Given exercise:
Quote everything from the row containing "Given the photo, would" down to the end of the rows, reproducing each line exactly.

Dataset records:
----------------------------------------

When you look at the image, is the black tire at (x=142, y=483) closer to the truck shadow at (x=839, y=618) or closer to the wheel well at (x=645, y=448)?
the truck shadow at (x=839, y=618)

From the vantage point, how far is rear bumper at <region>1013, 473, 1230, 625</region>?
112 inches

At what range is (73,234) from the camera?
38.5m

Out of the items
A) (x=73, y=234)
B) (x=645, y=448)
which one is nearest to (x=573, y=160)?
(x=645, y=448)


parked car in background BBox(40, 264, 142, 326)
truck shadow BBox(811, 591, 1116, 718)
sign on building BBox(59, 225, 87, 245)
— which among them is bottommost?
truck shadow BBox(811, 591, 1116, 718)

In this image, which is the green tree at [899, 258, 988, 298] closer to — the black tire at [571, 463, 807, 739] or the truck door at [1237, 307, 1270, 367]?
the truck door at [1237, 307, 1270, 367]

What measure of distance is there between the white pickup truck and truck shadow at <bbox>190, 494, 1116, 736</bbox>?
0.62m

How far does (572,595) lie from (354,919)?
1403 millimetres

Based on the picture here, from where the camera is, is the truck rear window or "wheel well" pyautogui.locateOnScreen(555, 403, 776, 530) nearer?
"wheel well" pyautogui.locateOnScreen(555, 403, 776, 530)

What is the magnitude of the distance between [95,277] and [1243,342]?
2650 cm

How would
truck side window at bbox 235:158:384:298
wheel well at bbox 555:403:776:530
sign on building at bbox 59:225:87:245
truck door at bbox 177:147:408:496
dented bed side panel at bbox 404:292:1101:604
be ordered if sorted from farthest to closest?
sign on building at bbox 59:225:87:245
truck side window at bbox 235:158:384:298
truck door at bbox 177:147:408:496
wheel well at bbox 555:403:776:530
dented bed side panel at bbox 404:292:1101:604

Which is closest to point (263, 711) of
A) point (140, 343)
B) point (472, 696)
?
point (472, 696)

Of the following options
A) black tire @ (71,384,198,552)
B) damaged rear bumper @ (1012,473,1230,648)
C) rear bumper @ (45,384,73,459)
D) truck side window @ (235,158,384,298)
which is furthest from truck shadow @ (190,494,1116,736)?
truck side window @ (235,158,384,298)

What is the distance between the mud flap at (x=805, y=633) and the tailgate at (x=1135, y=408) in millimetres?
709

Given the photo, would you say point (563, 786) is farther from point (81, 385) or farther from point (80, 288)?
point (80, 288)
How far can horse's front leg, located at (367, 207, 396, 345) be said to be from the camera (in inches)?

----------------------------------------

Response below:
Given the photo, would you say point (563, 786) is farther from point (81, 385) or farther from point (80, 288)?
point (80, 288)
How far can horse's front leg, located at (367, 207, 396, 345) be said to be from the camera (in inches)?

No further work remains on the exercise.